What to do: Rename "playhouse" to "dollhouse" in the stretch from the line containing "As displayed in" through the end of the entries, and give back only those lines with nothing else changed. Leave the pictures out of your answer.
BEGIN Provided data
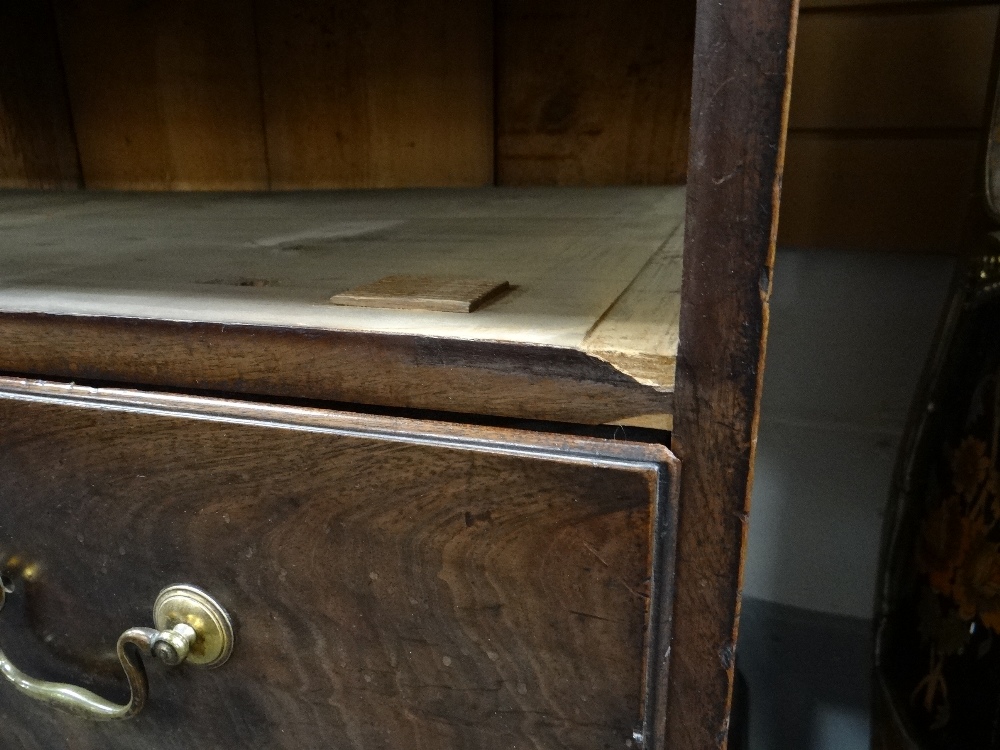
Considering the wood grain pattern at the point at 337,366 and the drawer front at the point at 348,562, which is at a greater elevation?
the wood grain pattern at the point at 337,366

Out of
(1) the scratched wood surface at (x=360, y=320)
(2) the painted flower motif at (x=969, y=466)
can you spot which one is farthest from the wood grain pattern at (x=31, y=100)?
(2) the painted flower motif at (x=969, y=466)

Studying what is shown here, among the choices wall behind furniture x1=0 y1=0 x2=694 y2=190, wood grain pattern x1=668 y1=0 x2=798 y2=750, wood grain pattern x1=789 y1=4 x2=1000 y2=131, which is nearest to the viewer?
wood grain pattern x1=668 y1=0 x2=798 y2=750

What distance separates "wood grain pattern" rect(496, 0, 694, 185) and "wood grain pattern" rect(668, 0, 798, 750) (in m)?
0.60

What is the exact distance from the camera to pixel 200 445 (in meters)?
0.29

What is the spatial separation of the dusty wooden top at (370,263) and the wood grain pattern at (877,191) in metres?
0.17

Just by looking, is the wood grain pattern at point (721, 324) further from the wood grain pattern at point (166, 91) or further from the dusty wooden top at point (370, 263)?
the wood grain pattern at point (166, 91)

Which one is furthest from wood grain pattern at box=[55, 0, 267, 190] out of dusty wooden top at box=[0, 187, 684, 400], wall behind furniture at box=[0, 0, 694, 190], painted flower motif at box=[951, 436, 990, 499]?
painted flower motif at box=[951, 436, 990, 499]

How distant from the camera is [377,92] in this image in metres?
0.85

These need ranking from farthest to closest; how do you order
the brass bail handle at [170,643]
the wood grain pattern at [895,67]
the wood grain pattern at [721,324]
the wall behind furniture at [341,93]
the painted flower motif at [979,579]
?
the wall behind furniture at [341,93] → the wood grain pattern at [895,67] → the painted flower motif at [979,579] → the brass bail handle at [170,643] → the wood grain pattern at [721,324]

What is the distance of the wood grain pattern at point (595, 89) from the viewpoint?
2.48 feet

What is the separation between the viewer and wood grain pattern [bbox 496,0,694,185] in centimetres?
76

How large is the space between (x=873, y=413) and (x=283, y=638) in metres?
0.65

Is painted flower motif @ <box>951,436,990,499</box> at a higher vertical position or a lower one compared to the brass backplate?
lower

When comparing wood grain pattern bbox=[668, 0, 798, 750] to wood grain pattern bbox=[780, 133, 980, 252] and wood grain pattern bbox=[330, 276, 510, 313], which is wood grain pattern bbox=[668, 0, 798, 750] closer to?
wood grain pattern bbox=[330, 276, 510, 313]
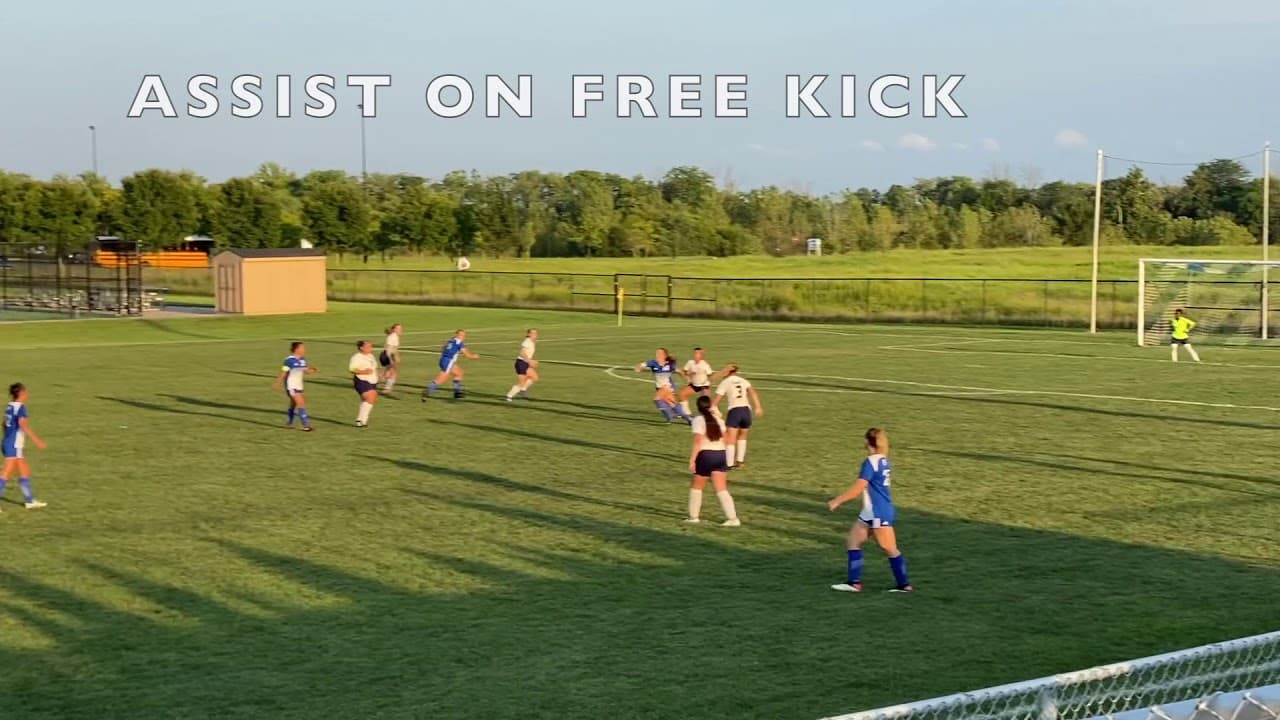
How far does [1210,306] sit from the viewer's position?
5566 cm

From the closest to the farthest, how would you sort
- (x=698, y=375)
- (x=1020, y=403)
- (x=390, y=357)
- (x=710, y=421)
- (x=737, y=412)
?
(x=710, y=421) < (x=737, y=412) < (x=698, y=375) < (x=1020, y=403) < (x=390, y=357)

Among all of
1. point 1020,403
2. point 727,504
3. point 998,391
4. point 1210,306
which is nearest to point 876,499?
point 727,504

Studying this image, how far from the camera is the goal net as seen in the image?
49.9 meters

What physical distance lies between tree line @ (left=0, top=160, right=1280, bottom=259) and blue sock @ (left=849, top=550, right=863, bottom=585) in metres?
97.3

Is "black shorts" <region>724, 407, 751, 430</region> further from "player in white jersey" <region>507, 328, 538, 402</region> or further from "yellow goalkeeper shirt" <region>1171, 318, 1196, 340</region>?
"yellow goalkeeper shirt" <region>1171, 318, 1196, 340</region>

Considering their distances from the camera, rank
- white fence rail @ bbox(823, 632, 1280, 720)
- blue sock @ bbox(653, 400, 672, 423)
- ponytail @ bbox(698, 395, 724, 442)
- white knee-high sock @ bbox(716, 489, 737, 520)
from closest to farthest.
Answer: white fence rail @ bbox(823, 632, 1280, 720), ponytail @ bbox(698, 395, 724, 442), white knee-high sock @ bbox(716, 489, 737, 520), blue sock @ bbox(653, 400, 672, 423)

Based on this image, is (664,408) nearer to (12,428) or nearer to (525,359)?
(525,359)

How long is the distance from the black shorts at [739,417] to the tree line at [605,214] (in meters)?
90.4

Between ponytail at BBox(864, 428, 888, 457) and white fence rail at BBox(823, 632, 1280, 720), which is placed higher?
ponytail at BBox(864, 428, 888, 457)

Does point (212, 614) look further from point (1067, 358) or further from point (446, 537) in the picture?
point (1067, 358)

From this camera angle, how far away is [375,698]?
10508 millimetres

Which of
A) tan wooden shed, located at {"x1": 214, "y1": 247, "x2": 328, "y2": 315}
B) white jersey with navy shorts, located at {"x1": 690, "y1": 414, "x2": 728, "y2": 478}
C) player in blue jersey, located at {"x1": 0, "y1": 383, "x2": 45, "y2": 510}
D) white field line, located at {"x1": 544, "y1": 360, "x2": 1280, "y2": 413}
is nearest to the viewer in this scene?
white jersey with navy shorts, located at {"x1": 690, "y1": 414, "x2": 728, "y2": 478}

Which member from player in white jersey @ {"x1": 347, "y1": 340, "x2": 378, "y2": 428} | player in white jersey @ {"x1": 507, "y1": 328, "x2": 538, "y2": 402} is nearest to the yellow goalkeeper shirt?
player in white jersey @ {"x1": 507, "y1": 328, "x2": 538, "y2": 402}

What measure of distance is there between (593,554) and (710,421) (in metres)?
1.99
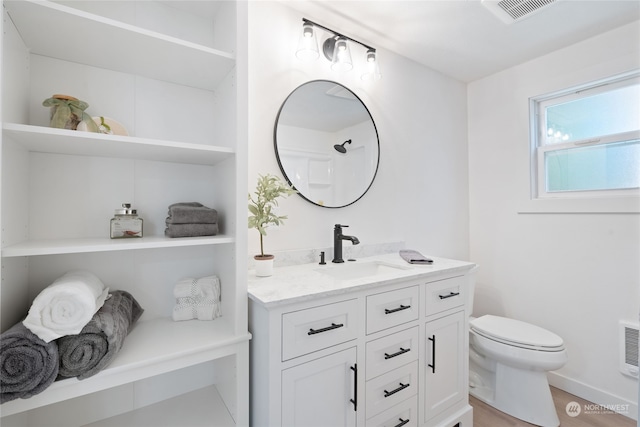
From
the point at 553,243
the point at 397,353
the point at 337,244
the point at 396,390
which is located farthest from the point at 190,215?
the point at 553,243

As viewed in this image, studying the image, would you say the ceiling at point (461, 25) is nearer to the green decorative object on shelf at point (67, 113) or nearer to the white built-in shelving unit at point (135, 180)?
the white built-in shelving unit at point (135, 180)

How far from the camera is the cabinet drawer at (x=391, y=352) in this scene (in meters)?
1.26

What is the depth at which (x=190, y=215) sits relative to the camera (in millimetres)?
1148

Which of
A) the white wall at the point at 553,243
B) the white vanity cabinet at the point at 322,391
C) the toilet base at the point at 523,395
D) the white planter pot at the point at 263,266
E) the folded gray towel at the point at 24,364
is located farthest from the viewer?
the white wall at the point at 553,243

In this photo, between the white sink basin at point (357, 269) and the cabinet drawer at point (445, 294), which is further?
the white sink basin at point (357, 269)

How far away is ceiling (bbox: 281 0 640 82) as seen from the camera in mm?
1632

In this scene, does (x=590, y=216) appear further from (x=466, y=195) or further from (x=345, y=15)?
(x=345, y=15)

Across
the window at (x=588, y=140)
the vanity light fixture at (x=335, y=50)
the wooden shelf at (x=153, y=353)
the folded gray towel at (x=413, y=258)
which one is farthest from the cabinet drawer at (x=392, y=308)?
the window at (x=588, y=140)

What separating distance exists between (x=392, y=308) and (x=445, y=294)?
0.42 metres

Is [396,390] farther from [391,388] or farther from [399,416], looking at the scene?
[399,416]

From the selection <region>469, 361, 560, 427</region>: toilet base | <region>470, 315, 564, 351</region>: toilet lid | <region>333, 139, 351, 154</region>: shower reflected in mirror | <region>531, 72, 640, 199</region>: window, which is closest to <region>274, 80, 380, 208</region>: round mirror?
<region>333, 139, 351, 154</region>: shower reflected in mirror

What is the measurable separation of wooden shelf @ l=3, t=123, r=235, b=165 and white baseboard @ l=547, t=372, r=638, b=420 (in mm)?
2659

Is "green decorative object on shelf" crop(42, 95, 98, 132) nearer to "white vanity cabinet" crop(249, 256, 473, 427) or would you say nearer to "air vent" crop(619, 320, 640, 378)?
"white vanity cabinet" crop(249, 256, 473, 427)

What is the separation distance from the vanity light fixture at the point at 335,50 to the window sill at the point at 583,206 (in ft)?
4.99
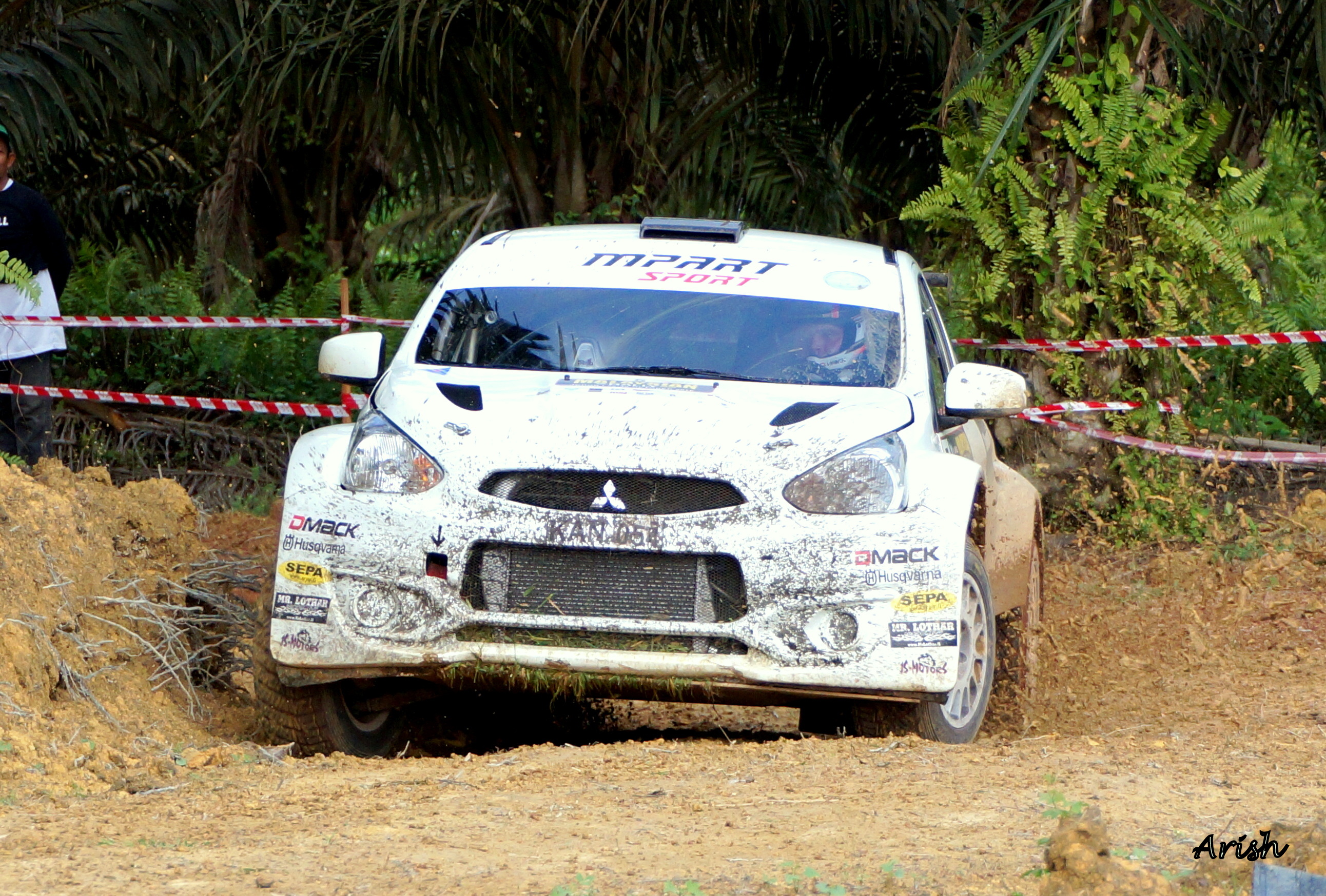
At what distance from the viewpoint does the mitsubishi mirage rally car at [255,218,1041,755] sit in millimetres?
4438

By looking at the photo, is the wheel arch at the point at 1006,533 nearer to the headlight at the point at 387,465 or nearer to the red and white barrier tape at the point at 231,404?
the headlight at the point at 387,465

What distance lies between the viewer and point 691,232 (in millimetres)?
5961

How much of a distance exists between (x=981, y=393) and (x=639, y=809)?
1.95m

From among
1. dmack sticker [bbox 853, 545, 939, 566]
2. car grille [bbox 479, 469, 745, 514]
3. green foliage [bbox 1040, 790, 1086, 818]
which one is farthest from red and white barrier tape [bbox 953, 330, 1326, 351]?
green foliage [bbox 1040, 790, 1086, 818]

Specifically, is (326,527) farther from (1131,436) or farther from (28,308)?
(1131,436)

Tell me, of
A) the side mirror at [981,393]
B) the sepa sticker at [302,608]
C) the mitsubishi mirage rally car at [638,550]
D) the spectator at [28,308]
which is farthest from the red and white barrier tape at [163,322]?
the side mirror at [981,393]

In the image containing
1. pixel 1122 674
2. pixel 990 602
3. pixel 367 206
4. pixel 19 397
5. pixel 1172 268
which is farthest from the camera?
pixel 367 206

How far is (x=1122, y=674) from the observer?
22.0 feet

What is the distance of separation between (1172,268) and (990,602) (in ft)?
14.4

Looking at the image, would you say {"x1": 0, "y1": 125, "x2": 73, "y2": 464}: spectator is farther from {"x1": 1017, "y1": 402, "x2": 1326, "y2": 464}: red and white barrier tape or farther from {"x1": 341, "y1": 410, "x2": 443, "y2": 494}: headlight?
{"x1": 1017, "y1": 402, "x2": 1326, "y2": 464}: red and white barrier tape

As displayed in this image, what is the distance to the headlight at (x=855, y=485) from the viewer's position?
453 cm

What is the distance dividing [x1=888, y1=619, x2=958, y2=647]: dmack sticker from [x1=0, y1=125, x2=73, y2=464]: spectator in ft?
16.2

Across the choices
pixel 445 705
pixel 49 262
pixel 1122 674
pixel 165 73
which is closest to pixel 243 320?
pixel 49 262

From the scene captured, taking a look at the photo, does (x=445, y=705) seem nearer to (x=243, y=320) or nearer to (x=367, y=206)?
(x=243, y=320)
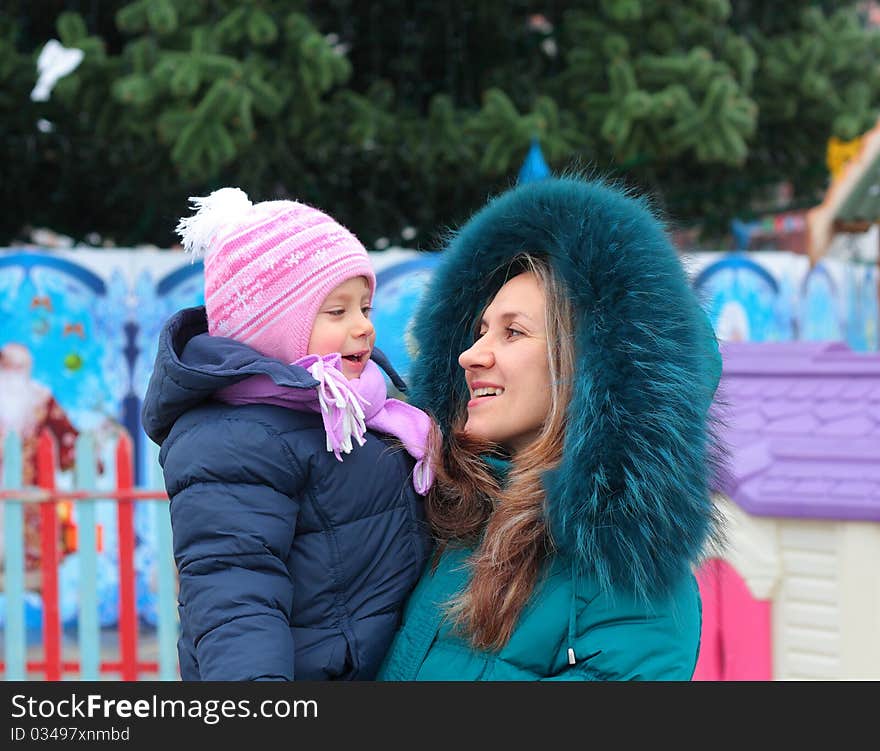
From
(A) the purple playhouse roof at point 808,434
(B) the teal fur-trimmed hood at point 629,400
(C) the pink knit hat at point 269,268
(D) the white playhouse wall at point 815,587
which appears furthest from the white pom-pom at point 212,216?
END Provided data
Completed task:
As displayed in this image, what is the distance to the headlight at (x=855, y=485) from the viewer's position?
453 cm

What is the distance dividing [x1=888, y1=619, x2=958, y2=647]: dmack sticker from [x1=0, y1=125, x2=73, y2=464]: spectator in ft?
16.2

Across the choices
pixel 445 705
pixel 49 262
pixel 1122 674
pixel 165 73
which is closest to pixel 243 320?
pixel 49 262

From the scene captured, taking a look at the photo, does (x=445, y=705) seem nearer to (x=243, y=320) or nearer to (x=367, y=206)?
(x=243, y=320)
From
(A) the purple dollhouse roof at point 808,434
(B) the teal fur-trimmed hood at point 629,400
(C) the pink knit hat at point 269,268
(D) the white dollhouse wall at point 815,587
which appears furthest from the white pom-pom at point 212,216?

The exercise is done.